Under the definition as found in the opinion in Morgan v. Railroad, and Kellny v. Railroad, supra, the defendant would be liable as the evidence of plaintiff was to the effect that the motorman did not give warning of the approach of the car by ringing the bell, thus making it a case where the concurring negligence of both plaintiff and defendant placed plaintiff in peril. But whether the motorman did or did not ring the bell seems to make no difference under the ruling in Moore v. Railroad, supra, if the plaintiff was in peril, it was the duty of the motorman if he saw him in such peril or could have seen him had he looked, to have used all the means at his command to prevent injuring him.

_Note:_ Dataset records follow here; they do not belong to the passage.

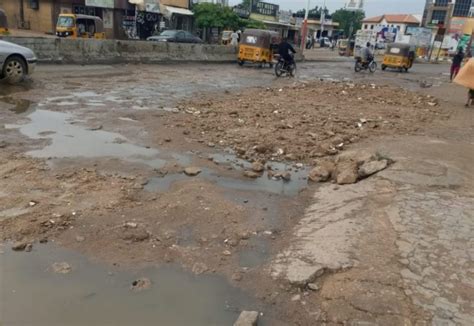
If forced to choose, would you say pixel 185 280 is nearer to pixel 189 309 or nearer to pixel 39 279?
pixel 189 309

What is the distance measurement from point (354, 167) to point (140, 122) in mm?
4489

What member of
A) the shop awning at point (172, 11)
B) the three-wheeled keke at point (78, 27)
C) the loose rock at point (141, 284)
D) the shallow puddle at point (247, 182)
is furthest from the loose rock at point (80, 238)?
the shop awning at point (172, 11)

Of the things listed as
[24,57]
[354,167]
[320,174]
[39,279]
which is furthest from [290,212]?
[24,57]

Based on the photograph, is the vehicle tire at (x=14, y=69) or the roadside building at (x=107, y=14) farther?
the roadside building at (x=107, y=14)

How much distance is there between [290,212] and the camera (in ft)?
16.9

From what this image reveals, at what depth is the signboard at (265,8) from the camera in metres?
54.4

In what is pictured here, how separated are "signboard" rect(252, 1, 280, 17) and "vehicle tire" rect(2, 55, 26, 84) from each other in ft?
152

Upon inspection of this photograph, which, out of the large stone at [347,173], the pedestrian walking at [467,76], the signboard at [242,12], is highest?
the signboard at [242,12]

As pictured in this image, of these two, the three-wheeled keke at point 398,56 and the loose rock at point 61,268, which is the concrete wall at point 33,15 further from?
the loose rock at point 61,268

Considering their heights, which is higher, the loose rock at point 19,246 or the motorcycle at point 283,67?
the motorcycle at point 283,67

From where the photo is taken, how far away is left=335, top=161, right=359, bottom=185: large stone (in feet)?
19.7

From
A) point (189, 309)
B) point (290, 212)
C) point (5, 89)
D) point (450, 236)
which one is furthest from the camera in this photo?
point (5, 89)

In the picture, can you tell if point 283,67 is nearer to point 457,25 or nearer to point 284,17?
point 284,17

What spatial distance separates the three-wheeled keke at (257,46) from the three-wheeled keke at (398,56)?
10.9 metres
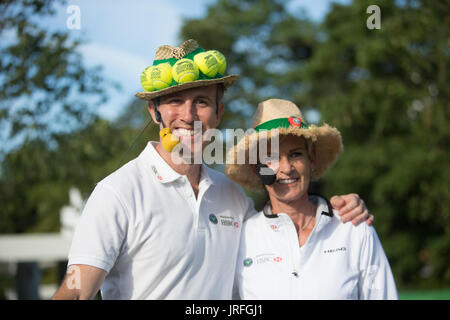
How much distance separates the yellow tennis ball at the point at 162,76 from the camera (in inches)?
127

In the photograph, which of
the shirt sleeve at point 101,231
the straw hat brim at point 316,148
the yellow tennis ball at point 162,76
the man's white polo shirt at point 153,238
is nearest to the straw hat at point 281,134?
the straw hat brim at point 316,148

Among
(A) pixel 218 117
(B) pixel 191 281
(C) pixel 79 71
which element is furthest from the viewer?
(C) pixel 79 71

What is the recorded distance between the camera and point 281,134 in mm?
3580

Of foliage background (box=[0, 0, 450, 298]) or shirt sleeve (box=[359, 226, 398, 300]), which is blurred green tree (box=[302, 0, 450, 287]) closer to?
foliage background (box=[0, 0, 450, 298])

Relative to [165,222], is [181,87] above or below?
above

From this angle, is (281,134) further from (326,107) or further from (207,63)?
(326,107)

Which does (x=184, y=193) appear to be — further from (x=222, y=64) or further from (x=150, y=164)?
(x=222, y=64)

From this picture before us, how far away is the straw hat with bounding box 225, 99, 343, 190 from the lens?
11.8 ft

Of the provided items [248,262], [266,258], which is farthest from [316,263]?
[248,262]

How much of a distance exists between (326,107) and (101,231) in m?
17.5
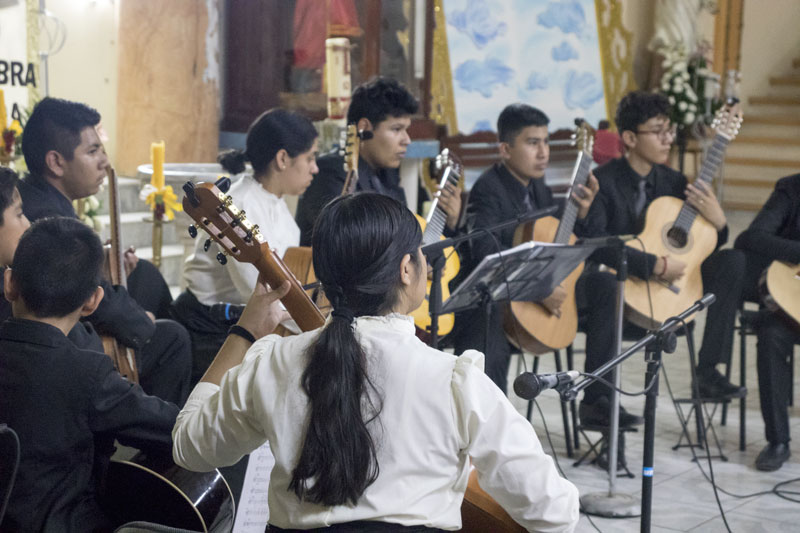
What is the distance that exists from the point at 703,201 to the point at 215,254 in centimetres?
216

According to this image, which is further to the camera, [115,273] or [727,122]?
[727,122]

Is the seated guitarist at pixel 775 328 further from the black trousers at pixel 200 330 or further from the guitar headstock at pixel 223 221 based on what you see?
the guitar headstock at pixel 223 221

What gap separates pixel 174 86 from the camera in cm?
631

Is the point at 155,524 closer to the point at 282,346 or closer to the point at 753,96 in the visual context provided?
the point at 282,346

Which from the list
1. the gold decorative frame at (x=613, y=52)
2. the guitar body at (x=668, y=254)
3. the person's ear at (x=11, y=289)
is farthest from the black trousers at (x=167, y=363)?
the gold decorative frame at (x=613, y=52)

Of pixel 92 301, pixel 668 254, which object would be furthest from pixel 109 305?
pixel 668 254

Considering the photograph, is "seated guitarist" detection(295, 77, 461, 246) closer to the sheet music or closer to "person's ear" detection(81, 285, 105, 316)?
the sheet music

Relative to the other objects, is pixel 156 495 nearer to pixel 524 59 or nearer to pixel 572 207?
pixel 572 207

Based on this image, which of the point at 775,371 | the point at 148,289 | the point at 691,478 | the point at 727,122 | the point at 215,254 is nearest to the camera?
the point at 215,254

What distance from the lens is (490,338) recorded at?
405cm

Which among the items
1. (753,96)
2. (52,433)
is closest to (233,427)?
(52,433)

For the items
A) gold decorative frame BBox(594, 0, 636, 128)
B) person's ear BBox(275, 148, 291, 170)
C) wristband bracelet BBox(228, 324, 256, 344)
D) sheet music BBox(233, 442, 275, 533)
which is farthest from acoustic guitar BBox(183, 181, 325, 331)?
gold decorative frame BBox(594, 0, 636, 128)

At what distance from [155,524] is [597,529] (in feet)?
5.36

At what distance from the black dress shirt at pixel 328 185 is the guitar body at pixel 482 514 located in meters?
1.99
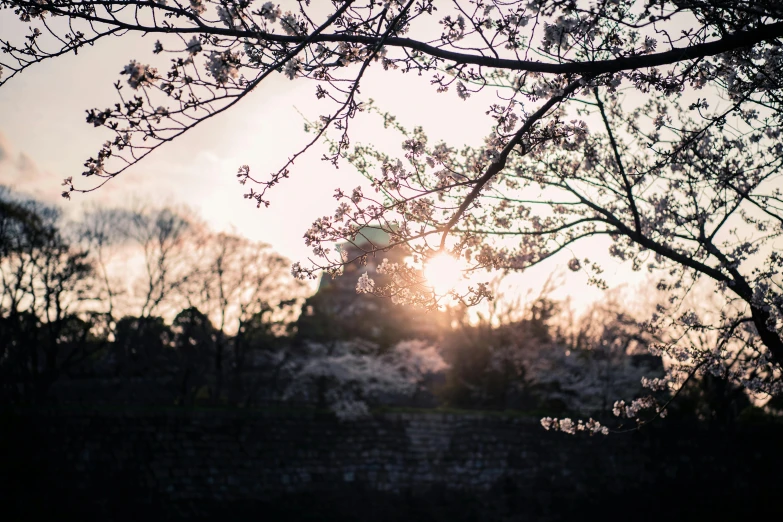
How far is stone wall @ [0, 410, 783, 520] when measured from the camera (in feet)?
38.5

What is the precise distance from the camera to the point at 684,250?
696 cm

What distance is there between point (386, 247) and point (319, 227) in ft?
1.91

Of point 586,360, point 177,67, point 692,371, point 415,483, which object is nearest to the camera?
point 177,67

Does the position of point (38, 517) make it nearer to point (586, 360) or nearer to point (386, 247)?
point (386, 247)

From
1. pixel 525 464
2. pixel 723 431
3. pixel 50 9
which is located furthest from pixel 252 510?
pixel 723 431

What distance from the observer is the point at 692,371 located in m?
5.88

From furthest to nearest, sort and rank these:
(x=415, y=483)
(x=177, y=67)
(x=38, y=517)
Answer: (x=415, y=483) < (x=38, y=517) < (x=177, y=67)

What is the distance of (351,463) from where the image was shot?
47.5 feet

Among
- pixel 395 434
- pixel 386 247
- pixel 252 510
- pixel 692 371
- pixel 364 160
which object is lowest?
pixel 252 510

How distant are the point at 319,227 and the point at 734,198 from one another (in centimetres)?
506

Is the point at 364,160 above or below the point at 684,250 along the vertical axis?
above

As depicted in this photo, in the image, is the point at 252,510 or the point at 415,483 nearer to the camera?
the point at 252,510

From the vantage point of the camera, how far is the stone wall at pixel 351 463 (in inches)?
462

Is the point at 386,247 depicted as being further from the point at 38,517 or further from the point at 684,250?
the point at 38,517
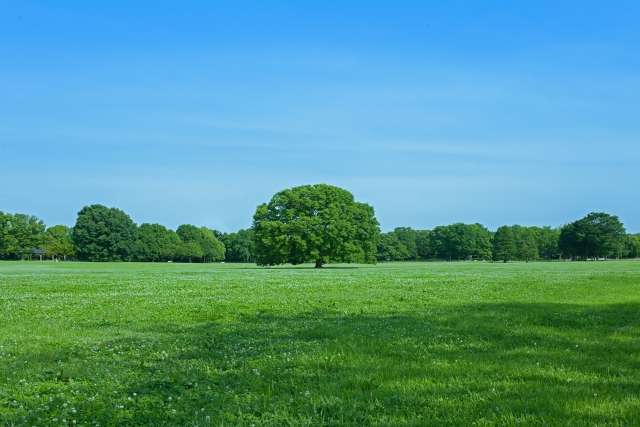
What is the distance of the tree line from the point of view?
3524 inches

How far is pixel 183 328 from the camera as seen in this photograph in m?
16.6

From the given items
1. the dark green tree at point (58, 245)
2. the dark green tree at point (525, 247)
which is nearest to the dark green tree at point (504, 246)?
the dark green tree at point (525, 247)

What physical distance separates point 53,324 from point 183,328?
423cm

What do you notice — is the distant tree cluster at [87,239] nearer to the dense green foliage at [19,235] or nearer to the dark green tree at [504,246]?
the dense green foliage at [19,235]

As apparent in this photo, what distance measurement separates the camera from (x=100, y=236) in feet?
514

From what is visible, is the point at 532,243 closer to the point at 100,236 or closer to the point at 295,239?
the point at 295,239

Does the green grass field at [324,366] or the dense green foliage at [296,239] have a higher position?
the dense green foliage at [296,239]

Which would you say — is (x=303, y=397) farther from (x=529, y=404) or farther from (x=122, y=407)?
(x=529, y=404)

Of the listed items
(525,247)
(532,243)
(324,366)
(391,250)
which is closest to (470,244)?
(525,247)

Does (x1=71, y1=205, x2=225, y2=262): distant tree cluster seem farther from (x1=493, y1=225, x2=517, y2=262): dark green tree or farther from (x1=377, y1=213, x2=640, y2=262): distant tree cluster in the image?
(x1=493, y1=225, x2=517, y2=262): dark green tree

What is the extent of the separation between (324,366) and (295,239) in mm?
77426

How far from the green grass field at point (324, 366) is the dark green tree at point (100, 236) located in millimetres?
144333

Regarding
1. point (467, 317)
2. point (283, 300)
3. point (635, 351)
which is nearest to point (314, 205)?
point (283, 300)

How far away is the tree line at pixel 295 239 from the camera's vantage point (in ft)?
294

Instruction numbered one given on the part of plaintiff is objected to as enlarging the issues in the case, and because it permitted the jury to say that driving on a railroad track without looking or listening, was exercising due care. The plaintiff went to the jury on two grounds for recovery, viz: One upon the humanitarian theory and one upon the theory alone of defendant’s *601negligence. The allegations of negligence in the petition are as follows: “That on or about the 28th day of March, 1903, while plaintiff was driving along, approaching and in close proximity to the tracks of the defendant on said Main street between Twenty-ninth and Thirtieth streets in said city, and in the public street where plaintiff had a lawful right to be, the said defendant, by and through its servants, agents and employees engaged in operating a certain electric car, coming from the south upon said Main street, at the place aforesaid, carelessly, negligently and unskillfully and without warning to the plaintiff, ran said electric car with great force and violence against the wagon then being driven by plaintiff upon which he was seated as aforesaid, . . . that the agents, servants, etc., of the said defendant in charge of said electric car saw or by the exercise of reasonable care and diligence might have seen the plaintiff in a position of imminent peril near to, upon and approaching the track of defendant at said point in time to have slackened the speed of the car or to have stopped in time to have prevented the collision and consequent injury to the plaintiff, etc.” And then follows an allegation that they failed to do so, and of plaintiff’s injuries in consequence of the defendant’s negligence. The instruction practically follows the language of the petition to the effect that, if defendant’s operators in charge of the car saw plaintiff’s peril or could have seen it in time to have avoided the collision, and that plaintiff was without negligence,, the jury would return a verdict in his favor.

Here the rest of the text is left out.